The skillsets academic scientists need to start a new company

Most academic scientists are trained to believe that our skillsets and expertise are limited to our own academic focus, but they are completely independent of our field.


Earlier this year I participated as an invited lecturer at a workshop on innovation, entrepreneurship and leadership organized by the International Mentoring Foundation for the Advancement of Higher Education (IMFAHE).  While  the session was very well received, the discussion that ensued was particularly insightful and warrants exploring. (My session was titled “Test Your Idea. Take your idea into a project, a prototype, and a company.” It is one of a number of online courses offered each year for the purposes of enabling scientists to become innovators, entrepreneurs, and leaders in their communities, and help them create a positive impact on society.)

The first two posts I wrote on the subject can be found here:

I have paraphrased the questions for succinctness and clarity.

“What kind of skills do you recommend before starting a company?”

I think most academic scientists already have the skills that they need. I don’t believe our limitations are our skillsets. One always wants to develop those, but at the graduate and postdoc level one already has a lot of training. What most of us are missing is recognizing those skillsets, their value to a new venture, and the confidence to take the first step in either realizing your ideas or, if it’s someone else’s idea, that you are interested in supporting, taking the first step to begin working with that person on it.

“Now that you have these experiences and information, do you think you would be able to go into a startup that’s not directly associated with your academic interests, for example in multimedia? Or is it essential to connect the startup idea with your own academic expertise?”

The former! We are trained to believe that our skillsets and expertise are limited to our own academic focus, whereas they are completely independent of our field. We may have chosen our field, or circumstances dictated it, but what makes a great scientist is not the field in which those skills were applied — but the skills themselves that have been learned and refined along the way. It is likely that if we are successful in our field, we would have been just as successful in any other field, and will be successful in any new field we choose to enter. The context in which we are applying those skills just constitutes a new learning curve, new knowledge, and familiarity with an area of research that we will acquire on exposure – and at this point you have demonstrated that you are great at learning things quickly. You can take time to read a ton of papers and bring yourself up to speed, then spend a bit of time working in that area and you will succeed just as well as in any other field.
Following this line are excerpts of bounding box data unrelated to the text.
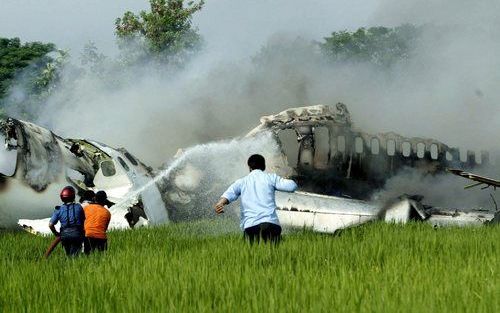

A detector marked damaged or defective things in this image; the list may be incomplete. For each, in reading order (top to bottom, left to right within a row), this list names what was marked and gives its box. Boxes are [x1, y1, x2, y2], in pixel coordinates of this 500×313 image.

crashed airplane [1, 103, 498, 234]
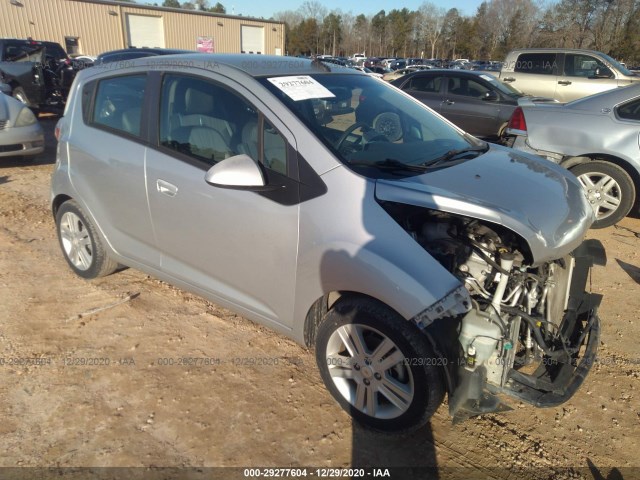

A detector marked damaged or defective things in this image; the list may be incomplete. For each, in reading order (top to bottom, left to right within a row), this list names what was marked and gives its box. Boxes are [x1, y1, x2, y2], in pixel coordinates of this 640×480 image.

damaged silver hatchback [51, 54, 604, 434]
damaged headlight area [382, 202, 608, 420]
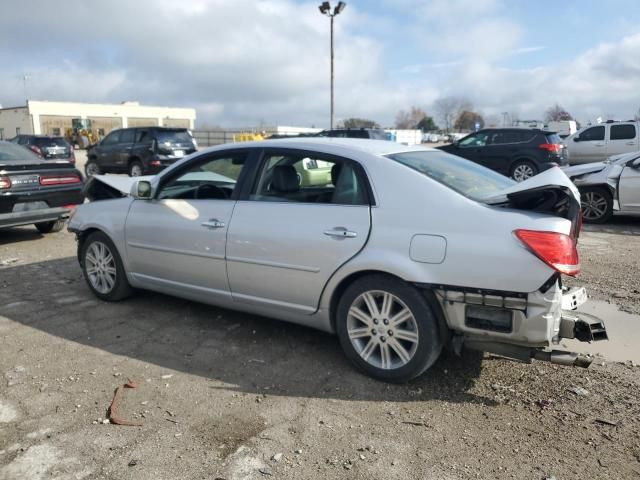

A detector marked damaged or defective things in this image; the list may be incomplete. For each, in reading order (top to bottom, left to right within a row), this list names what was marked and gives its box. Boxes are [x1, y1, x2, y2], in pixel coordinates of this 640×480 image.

damaged rear bumper [432, 284, 608, 370]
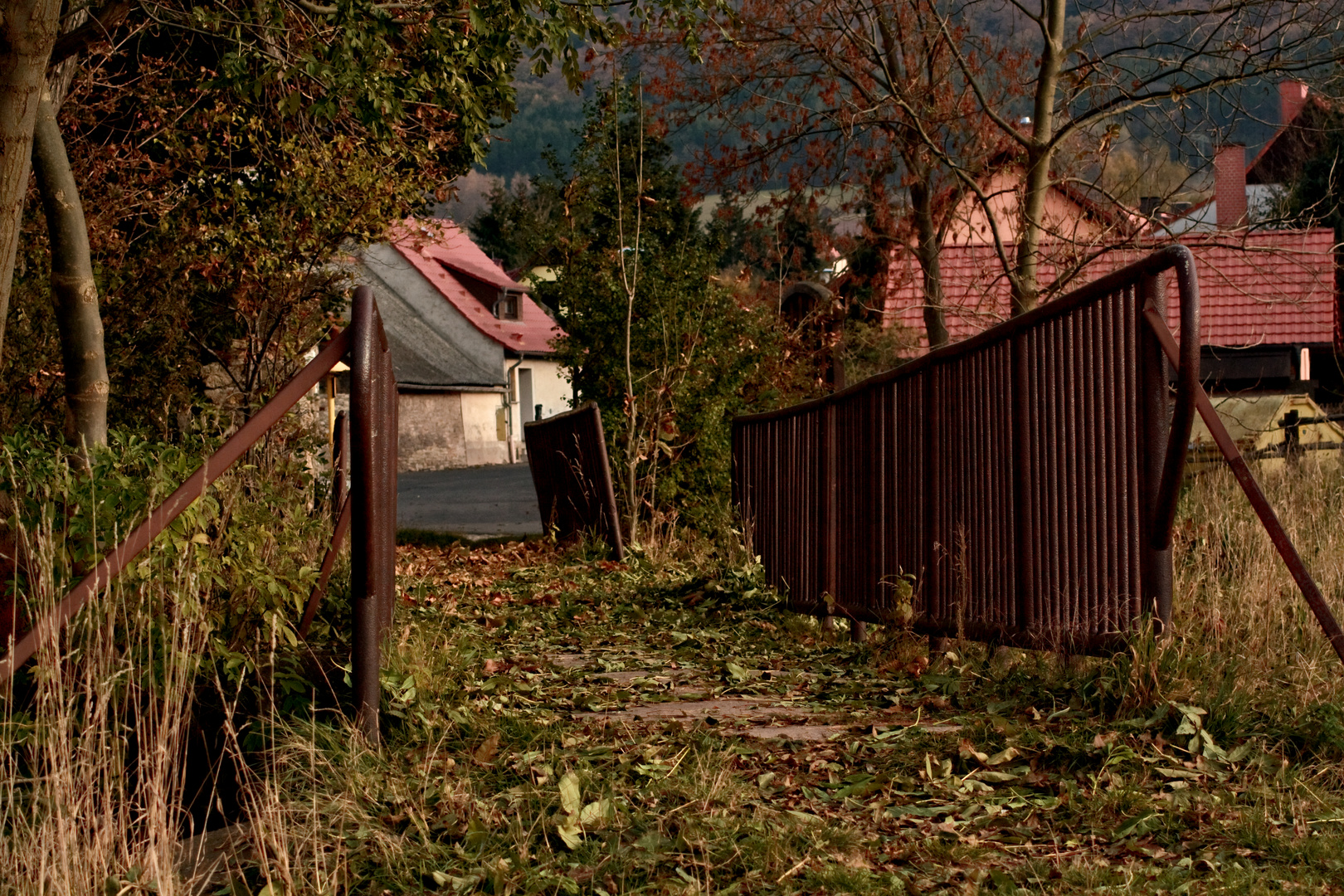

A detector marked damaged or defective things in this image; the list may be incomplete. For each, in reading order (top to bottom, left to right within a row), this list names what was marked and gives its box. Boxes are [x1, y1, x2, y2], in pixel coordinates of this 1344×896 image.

rusty metal railing [0, 283, 397, 741]
rusty metal railing [523, 400, 623, 561]
rusted metal panel [527, 400, 626, 556]
rusted metal panel [736, 246, 1333, 658]
rusty metal railing [736, 246, 1344, 666]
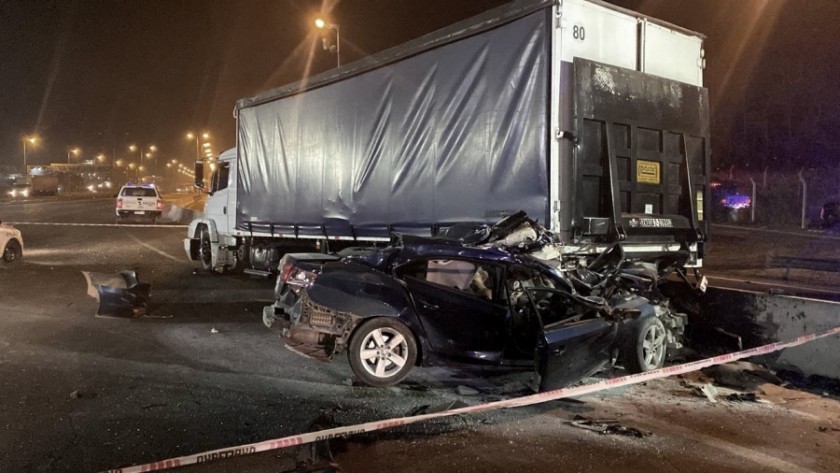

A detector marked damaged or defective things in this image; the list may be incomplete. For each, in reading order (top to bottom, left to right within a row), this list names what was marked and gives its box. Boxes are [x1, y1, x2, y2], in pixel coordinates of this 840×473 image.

I have always found it fascinating that we regard the application of scientific training as fundamentally different from the training others get in business, for instance, where the skillsets they develop are recognized to be broadly applicable to many different sectors. Businesses will often interview candidates with different backgrounds and experiences and, generally speaking, those candidates are not successful because of the field they trained in, but because they are great at learning about their market and sector very quickly and applying their skillset appropriately. The decision by the candidate is where they will choose to apply those skills.

The same is true for scientists. I have led many hiring rounds for various director- and executive-level recruitments and I have found that it matters less what specific sector a candidate has been working in. What matters more is evidence of the skillsets they will need in their new role, and the demonstration of success in their previous sector across those skillsets. There is an expectation that a high-performing scientist will be able to quickly teach themselves whatever they need to overcome the learning curve in a new area to achieve the same or a greater level of success in a new field because of additional experiences amassed along the way. We have all already demonstrated this ability: we did it when we joined our current lab. The challenge is to shorten the learning curve and pick things up much faster as we get more experience. At this point in your career, you already know how to do that.

“How good are online resources? Is there another way to learn these skillsets?”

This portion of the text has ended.